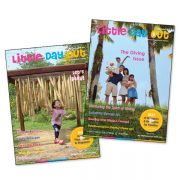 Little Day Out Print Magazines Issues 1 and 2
• • •
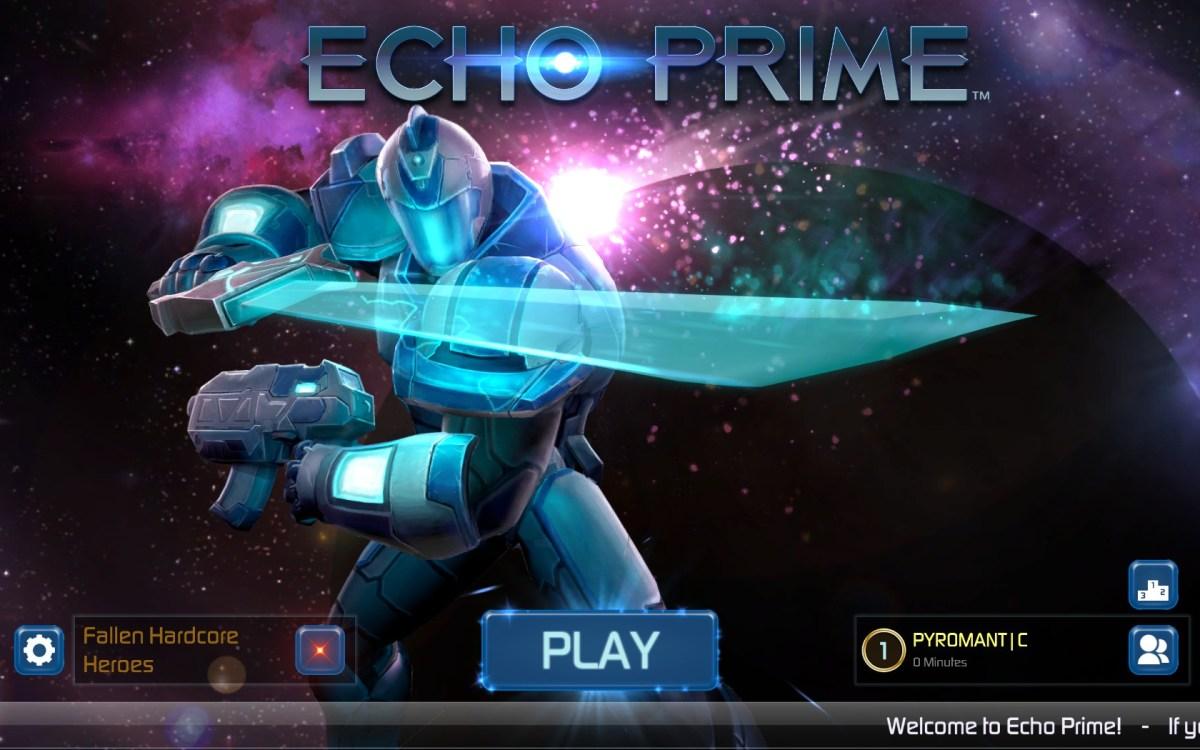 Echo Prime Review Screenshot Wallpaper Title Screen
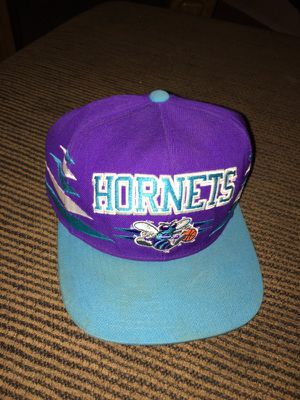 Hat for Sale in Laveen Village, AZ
• • •
WHAT IS EXPECTED |
Starting at the line above with "Echo Prime Review", output every line exactly up to and including the line with "Hat for Sale in Laveen Village, AZ", but none of the pictures.

ANSWER BOX |
 Echo Prime Review Screenshot Wallpaper Title Screen
 Hat for Sale in Laveen Village, AZ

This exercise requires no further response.